## Excerpt provided
— BEGIN —
According to the Ministry of Finance, which drafted the Provisional Measure, the proposal aims to revise tax benefits that have caused distortions in Brazil’s tax system. However, the FPA, along with sectoral entities such as the National Confederation of Agriculture, the Brazilian Rural Society, and the Brazilian Agribusiness Association, argues that removing tax exemptions on earnings from LCAs and CRAs could reduce the attractiveness of these financial instruments to investors. They contend this could lead to a decline in rural credit, as LCAs alone account for approximately 43% of private credit in agribusiness and 18% of all rural credit nationwide
[1]. While officials of the federal government and some financial analysts argue that the 5% tax rate would have minimal impact, as it remains lower than the rates applied to other types of investments, agribusiness leaders offer a more cautious perspective. They warn that this scenario may result in scarcer and more expensive private credit, which would raise agricultural production costs and ultimately drive up food prices. According to a statement from the Brazilian Agribusiness Association, the measure could “undermine one of the main sources of private financing for one of the largest sectors of the Brazilian economy,” thereby affecting the competitiveness, predictability, and stability of rural producers and agricultural supply chains.
Despite the complex power struggles and lobbying interests behind these positions, this controversy exposes a trend that has grown in Brazilian commercial agriculture over recent decades: its transformation into a new class of financial assets, in other words, its assetization. As Birch and Muniesa
[2] highlight, the
“asset form” relates to something that can be owned, controlled, and traded as a consistent stream of revenue, typically based on estimates of future earnings discounted in the present. It is important to emphasise that the asset form does not stem from the inherent qualities of what is being capitalised. Assets are created. As with commoditisation processes, their creation involves transforming a good, resource, or service into a standardised and homogeneous product, capable of being exchanged for others through the establishment of equivalent values. Nevertheless, while the production and exchange of a commodity are linked to a specific moment in time
[3], the arrangement of a financial asset involves operations aimed at the continuous and consistent generation of revenues. Furthermore, assetization entails a technopolitical process of value creation, centered on developing the material, institutional, technological, legal, and governance conditions that enable the conversion of future earnings into comparable present-day assets
[4].
Constructing assets from agriculture, therefore, involves assembling a set of logics, techniques, and tools to establish uniformity and consistency amidst the volatility and “stubbornness” of its materiality
[5]. In Brazilian agriculture, especially in corporate farming, the process of assetization began to assume a more structural form following a series of political and economic changes in the 1980s. During the so-called “modernisation of agriculture” period (1965-1980), the sector had extensive access to subsidised public credit. Nevertheless, with hyperinflation and the fiscal crisis the country faced in the 1980s, this model collapsed. From then on, private capital was gradually called upon to play a more significant role in financing agricultural production. The Brazilian state itself began seeking alternative funding sources for the sector, which led to the creation of new credit instruments that facilitated producers’ access to the resources (and logics) of the financial market.
— END —
## Stated exercise a
In the rows, rewrite the part that opens with the line containing "What is the actual" and runs through the end of the rows, changing "centimetres" to "centimeters" and leaving everything else the same.
The rows that follow have no connection to the text about Brazilian agriculture.

Data extracted from a collection:
— BEGIN —
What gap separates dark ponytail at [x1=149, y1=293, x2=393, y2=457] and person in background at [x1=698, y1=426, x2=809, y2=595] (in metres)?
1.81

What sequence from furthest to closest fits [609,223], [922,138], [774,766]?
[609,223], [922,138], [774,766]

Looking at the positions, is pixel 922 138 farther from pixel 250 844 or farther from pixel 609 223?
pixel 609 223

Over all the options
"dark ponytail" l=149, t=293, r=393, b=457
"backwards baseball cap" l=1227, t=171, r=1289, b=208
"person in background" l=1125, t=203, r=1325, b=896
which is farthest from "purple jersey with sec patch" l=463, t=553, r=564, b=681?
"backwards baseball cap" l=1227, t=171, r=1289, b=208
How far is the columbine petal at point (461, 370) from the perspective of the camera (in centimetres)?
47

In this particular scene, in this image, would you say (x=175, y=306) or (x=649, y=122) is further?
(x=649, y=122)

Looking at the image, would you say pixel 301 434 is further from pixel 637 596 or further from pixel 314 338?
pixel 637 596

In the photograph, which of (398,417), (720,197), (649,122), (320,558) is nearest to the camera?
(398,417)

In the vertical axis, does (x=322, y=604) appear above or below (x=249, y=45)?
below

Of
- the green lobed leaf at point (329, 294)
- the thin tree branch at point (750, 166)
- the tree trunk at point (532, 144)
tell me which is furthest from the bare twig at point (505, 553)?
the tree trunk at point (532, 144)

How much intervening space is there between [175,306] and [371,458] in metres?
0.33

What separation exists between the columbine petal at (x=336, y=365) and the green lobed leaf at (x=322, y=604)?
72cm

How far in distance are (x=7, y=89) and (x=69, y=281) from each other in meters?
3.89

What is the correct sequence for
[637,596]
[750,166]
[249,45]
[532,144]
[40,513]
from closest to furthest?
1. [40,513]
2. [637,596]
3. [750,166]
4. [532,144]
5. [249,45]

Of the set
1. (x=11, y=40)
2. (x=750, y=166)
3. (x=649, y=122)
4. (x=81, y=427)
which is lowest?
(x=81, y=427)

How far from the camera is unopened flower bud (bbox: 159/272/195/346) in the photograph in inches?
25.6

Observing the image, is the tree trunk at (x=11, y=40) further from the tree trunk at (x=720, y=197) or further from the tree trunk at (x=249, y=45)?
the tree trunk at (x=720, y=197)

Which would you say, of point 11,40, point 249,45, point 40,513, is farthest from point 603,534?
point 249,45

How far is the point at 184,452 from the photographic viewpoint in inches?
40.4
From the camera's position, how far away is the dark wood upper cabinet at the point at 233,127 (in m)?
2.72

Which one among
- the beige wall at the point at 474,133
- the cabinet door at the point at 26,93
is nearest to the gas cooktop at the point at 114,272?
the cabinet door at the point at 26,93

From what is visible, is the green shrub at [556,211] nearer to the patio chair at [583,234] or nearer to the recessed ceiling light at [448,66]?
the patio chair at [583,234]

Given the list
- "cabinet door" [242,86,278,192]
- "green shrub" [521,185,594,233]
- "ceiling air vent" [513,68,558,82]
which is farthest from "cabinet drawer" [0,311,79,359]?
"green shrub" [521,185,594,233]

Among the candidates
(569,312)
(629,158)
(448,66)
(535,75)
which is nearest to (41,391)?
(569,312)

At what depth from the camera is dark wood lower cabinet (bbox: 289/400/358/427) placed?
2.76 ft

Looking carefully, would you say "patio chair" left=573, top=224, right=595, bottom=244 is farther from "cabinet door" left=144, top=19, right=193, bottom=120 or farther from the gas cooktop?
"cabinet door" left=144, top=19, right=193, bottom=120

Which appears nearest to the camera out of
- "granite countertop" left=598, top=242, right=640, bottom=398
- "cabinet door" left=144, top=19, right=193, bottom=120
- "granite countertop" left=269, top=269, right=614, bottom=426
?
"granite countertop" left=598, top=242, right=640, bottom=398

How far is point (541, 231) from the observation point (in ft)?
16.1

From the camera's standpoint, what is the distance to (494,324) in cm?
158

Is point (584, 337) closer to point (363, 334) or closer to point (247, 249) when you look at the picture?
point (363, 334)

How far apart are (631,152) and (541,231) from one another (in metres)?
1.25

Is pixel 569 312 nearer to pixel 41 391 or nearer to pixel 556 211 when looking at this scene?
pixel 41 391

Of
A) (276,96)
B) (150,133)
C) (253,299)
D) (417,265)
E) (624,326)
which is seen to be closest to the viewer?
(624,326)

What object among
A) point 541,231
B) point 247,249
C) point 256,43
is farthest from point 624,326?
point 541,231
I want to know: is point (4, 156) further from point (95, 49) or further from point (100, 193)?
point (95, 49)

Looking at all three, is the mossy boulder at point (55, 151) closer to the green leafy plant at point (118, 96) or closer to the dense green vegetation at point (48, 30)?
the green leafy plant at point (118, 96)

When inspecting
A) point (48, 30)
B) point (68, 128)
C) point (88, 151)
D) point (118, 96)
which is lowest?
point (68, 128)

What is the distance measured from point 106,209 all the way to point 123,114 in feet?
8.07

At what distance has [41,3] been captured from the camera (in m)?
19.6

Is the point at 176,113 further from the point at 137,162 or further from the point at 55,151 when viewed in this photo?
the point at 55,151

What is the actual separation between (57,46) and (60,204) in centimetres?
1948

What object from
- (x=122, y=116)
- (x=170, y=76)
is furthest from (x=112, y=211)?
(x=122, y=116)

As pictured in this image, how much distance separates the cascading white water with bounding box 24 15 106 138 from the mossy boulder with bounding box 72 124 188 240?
— END —
## Stated exercise b
Name every kind of condition that, according to the text about Brazilian agriculture, assetization centers on developing in order to convert future earnings into comparable present-day assets.

## Final answer a
What is the actual separation between (57,46) and (60,204) in centimeters?
1948

What object from
- (x=122, y=116)
- (x=170, y=76)
is furthest from (x=112, y=211)?
(x=122, y=116)

As pictured in this image, how much distance separates the cascading white water with bounding box 24 15 106 138 from the mossy boulder with bounding box 72 124 188 240?

## Final answer b
material, institutional, technological, legal, governance